▶ Brano da leggere:
◆ ◆ ◆ ◆ ◆
Infatti entrai, e fui accolto molto bene. Donato Martucci, capo dell'Ufficio Stampa, mi affidò subito l'incarico di rivedere da capo a piedi una grossa pubblicazione sulle Olimpiadi del 1960, che a suo dire era stata scritta in modo grossolano.
Io mi limitai ad effettuare una serie di correzioni, ma il capo non si mostrò molto soddisfatto: avrbbe voluto che la riscrivessi completamente.
Tutte le mattine entravo alle 8.30 timbrando tanto di cartellino, e uscivo inesorabilmente alle 14, sempre con il timbro. Questo mi dava un senso veramente nauseante di schiavitù, specialmente al pensiero che di lì a qualche mese stavo per entrare nella scuola, dove avrei lavorato tre ore al giorno e non di più, rimanendo libero professionista come lo ero stato fino ad allora da giornalista.
La mazzata tremenda venne però alla fine del primo mese di lavoro: all'atto della riscossione dello stipendio, mi resi conto di essere stato inserito tra gli impiegati del gruppo C, e che lo stipendio consisteva esattamente in quelle sessantamila lire che mi guadagnavo con le collaborazioni giornalistiche.
◆ ◆ ◆ ◆ ◆
▶ Materiale presentato:
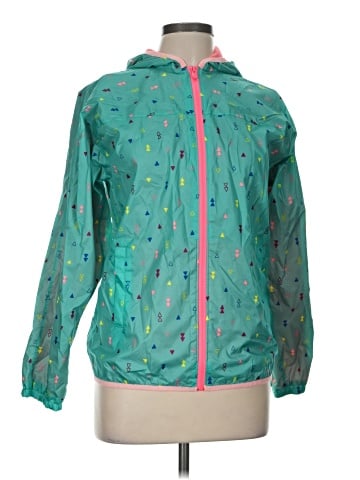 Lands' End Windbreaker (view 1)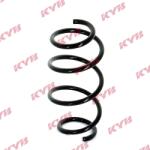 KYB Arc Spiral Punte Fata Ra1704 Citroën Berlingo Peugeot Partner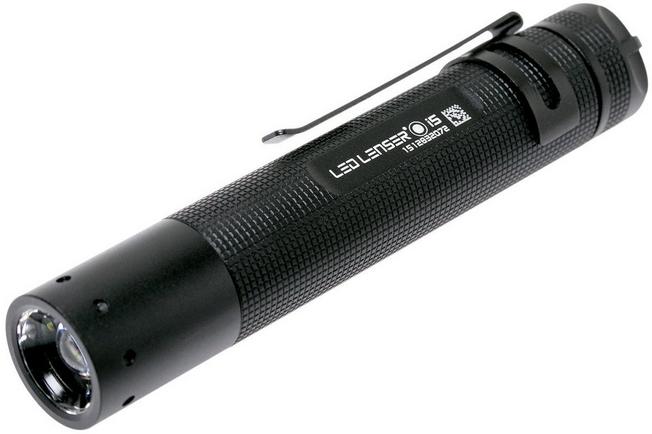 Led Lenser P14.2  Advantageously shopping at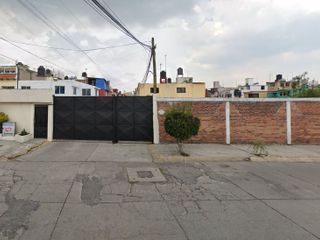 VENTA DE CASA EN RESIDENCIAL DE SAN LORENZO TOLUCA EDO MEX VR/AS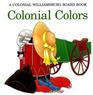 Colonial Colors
◆ ◆ ◆ ◆ ◆
▶ Verifica la comprensione:
1/ Ricopia il passo del brano da leggere che va da "Infatti entrai, e" a "la riscrivessi completamente.".
2/ Riassumi il brano da leggere in due frasi.
3/ Rispondi a queste domande sul brano da leggere:
(a) Quale ruolo aveva Donato Martucci?
(b) A che ora si usciva ogni giorno, timbrando il cartellino?
(c) Quante ore al giorno si sarebbe lavorato nella scuola?

▶ Risposte:
1/
Infatti entrai, e fui accolto molto bene. Donato Martucci, capo dell'Ufficio Stampa, mi affidò subito l'incarico di rivedere da capo a piedi una grossa pubblicazione sulle Olimpiadi del 1960, che a suo dire era stata scritta in modo grossolano.
Io mi limitai ad effettuare una serie di correzioni, ma il capo non si mostrò molto soddisfatto: avrbbe voluto che la riscrivessi completamente.

2/ Donato Martucci, capo dell'Ufficio Stampa, affida a chi scrive la revisione di una grossa pubblicazione sulle Olimpiadi del 1960, ma non è soddisfatto delle sole correzioni perché avrebbe voluto una riscrittura completa. L'orario con il cartellino, dalle 8.30 alle 14, dà un senso nauseante di schiavitù, e alla fine del primo mese arriva la mazzata: l'inserimento tra gli impiegati del gruppo C, con uno stipendio di sessantamila lire, pari a quanto rendevano le collaborazioni giornalistiche.

3/
(a) Era il capo dell'Ufficio Stampa.
(b) Alle 14.
(c) Tre ore al giorno, non di più.